### Exercise objective
Please copy each line of the records below that holds the word "volunteer".

### Information provided

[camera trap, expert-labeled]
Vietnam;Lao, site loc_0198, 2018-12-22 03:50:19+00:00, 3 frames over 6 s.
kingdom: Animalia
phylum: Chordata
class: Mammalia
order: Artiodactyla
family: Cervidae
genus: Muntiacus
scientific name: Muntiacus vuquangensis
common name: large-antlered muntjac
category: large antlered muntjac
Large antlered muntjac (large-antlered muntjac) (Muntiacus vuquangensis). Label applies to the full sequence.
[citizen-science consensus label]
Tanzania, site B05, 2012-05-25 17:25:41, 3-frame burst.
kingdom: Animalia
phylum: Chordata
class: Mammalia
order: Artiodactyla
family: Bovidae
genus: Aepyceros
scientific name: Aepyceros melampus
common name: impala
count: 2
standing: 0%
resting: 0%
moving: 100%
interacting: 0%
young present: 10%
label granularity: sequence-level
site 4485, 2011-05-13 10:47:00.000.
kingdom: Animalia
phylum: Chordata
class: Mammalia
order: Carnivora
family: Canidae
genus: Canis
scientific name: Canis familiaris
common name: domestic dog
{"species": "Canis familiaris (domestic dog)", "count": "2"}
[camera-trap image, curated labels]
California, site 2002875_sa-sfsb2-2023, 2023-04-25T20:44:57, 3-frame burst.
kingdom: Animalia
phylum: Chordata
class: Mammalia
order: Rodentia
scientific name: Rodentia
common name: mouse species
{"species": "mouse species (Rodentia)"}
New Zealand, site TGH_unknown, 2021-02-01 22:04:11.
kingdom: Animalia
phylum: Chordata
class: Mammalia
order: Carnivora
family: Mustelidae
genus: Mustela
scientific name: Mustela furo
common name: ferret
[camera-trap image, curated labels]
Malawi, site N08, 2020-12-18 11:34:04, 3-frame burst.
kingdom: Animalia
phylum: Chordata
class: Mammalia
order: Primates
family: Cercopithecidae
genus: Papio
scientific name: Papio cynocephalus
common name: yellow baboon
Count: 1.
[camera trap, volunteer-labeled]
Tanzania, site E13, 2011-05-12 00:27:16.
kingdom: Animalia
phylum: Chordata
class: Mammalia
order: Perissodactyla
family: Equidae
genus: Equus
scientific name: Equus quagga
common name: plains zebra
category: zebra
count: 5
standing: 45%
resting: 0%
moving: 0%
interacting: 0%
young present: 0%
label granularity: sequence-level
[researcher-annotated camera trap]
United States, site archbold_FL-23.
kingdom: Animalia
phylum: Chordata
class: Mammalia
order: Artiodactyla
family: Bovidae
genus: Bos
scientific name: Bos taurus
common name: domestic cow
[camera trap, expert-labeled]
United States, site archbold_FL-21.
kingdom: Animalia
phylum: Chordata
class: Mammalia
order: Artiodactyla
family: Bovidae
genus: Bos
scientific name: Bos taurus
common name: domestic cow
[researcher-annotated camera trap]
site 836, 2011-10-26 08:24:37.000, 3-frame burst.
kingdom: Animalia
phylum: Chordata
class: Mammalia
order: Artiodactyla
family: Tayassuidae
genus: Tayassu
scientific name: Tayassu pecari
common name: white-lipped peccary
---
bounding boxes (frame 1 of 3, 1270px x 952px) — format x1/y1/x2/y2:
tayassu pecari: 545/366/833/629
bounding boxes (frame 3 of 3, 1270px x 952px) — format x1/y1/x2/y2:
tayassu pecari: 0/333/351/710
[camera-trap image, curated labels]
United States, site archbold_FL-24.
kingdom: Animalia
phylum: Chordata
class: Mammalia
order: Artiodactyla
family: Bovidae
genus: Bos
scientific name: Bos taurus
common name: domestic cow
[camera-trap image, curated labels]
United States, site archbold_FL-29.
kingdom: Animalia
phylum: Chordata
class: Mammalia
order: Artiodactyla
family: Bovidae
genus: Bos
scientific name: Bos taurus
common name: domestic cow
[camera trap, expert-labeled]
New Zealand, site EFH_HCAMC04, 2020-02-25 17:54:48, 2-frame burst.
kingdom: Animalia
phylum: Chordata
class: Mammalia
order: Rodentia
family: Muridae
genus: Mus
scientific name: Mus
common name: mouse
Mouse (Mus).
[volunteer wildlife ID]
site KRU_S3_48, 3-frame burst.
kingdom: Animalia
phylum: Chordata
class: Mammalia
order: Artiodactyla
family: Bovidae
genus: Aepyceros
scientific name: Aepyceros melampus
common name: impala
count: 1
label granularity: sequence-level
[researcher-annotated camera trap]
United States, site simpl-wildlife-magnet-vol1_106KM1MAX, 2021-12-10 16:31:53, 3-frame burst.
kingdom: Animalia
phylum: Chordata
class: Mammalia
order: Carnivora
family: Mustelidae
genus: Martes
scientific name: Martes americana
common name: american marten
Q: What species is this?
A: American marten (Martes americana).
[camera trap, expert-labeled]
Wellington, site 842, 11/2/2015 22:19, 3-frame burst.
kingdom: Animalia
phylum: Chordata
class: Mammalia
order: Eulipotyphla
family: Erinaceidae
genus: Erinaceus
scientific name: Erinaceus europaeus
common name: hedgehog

### Answer box
[camera trap, volunteer-labeled]
[volunteer wildlife ID]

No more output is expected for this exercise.